Black Natives exist! We are Indigenous peoples of (what is currently known as) the Americas and the Caribbean, and we are also the descendants of Indigenous peoples of Africa. This identity often includes Freedmen—the free men and women who were once enslaved by citizens of the Five Tribes (Cherokee, Chickasaw, Creek, Seminole, and Choctaw)—and their descendants. Black Natives and Freedmen are the legacy of our Black and Native ancestors. We are the personification of their joy, pain, resistance, and endurance, and it is because of our Black and Native ancestors’ hope and resilience that we are still here.

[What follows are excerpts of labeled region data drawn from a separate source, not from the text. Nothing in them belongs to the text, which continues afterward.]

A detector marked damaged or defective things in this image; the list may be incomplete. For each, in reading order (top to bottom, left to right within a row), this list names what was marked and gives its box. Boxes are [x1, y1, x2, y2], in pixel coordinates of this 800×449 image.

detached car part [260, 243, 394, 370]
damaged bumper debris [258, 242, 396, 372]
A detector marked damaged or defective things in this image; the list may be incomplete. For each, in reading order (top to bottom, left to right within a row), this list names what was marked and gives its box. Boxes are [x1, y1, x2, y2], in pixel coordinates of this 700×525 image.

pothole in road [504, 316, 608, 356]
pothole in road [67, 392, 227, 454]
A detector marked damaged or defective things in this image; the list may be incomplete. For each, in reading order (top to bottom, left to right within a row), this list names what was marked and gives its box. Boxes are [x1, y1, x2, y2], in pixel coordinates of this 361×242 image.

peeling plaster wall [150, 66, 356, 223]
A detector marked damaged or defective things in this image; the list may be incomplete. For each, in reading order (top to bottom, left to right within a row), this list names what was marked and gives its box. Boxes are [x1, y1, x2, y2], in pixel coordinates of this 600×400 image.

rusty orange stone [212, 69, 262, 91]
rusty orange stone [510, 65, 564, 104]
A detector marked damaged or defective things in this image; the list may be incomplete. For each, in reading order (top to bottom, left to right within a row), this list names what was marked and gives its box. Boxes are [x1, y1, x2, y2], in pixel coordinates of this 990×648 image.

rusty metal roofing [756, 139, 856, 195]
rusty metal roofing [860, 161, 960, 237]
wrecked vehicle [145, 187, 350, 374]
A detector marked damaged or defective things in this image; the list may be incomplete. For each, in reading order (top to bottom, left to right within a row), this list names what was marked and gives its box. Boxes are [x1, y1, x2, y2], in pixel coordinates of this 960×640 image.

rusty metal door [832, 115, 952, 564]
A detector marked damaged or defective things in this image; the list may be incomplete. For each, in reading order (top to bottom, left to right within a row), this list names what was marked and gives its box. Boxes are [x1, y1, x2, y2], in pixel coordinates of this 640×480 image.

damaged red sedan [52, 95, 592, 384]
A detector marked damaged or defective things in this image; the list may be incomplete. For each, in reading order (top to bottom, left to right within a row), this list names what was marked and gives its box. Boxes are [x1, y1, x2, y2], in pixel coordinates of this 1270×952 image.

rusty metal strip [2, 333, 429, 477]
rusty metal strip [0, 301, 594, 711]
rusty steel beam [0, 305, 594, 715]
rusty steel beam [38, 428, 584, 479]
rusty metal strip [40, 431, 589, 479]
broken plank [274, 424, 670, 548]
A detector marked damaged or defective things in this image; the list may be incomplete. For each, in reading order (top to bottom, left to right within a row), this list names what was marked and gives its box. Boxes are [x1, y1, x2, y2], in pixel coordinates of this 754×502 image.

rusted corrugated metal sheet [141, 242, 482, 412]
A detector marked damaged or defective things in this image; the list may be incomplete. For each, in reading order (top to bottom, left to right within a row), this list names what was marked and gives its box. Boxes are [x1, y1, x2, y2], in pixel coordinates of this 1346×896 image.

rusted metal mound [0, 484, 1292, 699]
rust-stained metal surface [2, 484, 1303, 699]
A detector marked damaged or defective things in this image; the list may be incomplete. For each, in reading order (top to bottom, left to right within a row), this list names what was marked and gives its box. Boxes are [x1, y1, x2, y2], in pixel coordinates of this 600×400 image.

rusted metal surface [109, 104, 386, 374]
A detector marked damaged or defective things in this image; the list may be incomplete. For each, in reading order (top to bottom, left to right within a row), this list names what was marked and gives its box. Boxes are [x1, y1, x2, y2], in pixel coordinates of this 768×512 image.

It is impossible to lump Black-Native identities into a single identity. We are as diverse as we are numerous and our lived experiences, like our identities, are not monolithic. We therefore refer to ourselves in a number of ways, such as “Afro-Indigenous,” “Black Native,” “Indigenous and Black,” “Black and Native,” “Black and a tribal identity.” Many of us, by choosing to honor both our peoples through our identities, are intentionally pushing back against America’s tradition of classifying people into distinct racial categories. We are pushing back against society’s pressure to choose between our identities because we may look more like one than the other, or not enough of both. Some of us are even simultaneously decompartmentalizing and desegregating our Black and Native identities by using traditional language or developing a new language of resistance to speak to who we are and the peoples we come from.

Portrait of Zerviah Gould Mitchell (Wampanoag, 1807–1898), ca. 1850–1860. NMAI N15198. Mitchell, along with Ebenezer W. Pierce, wrote Indian History, Biography, and Genealogy, about the life of Wampanoag leader Massasoit and his descendants.
A Chickahominy family in Virginia, 1918. NMAI N12600
Maya Bernadett (Tohono O’odham/Black/Mexican/white) and her husband Drew Harris (Tohono O’odham/Black), 2021
Amber Starks, a.k.a. Melanin Mvskoke, (Black/Muscogee Creek) is an Afro-Indigenous activist, organizer, cultural critic, decolonial theorist, and budding abolitionist. She is an enrolled citizen of the Muscogee (Creek) Nation and is of Shawnee, Yuchi, and Quapaw descent. Her passion is the intersection of Black and Native American identity. Starks’s activism seeks to normalize, affirm, and uplift the multidimensional identities of Black and Native peoples through discourse and advocacy around Black liberation, Indigenous sovereignty, anti-Blackness, and abolishing blood quantum. She hopes to encourage Black and Indigenous peoples to prioritize one another and divest from compartmentalizing struggles.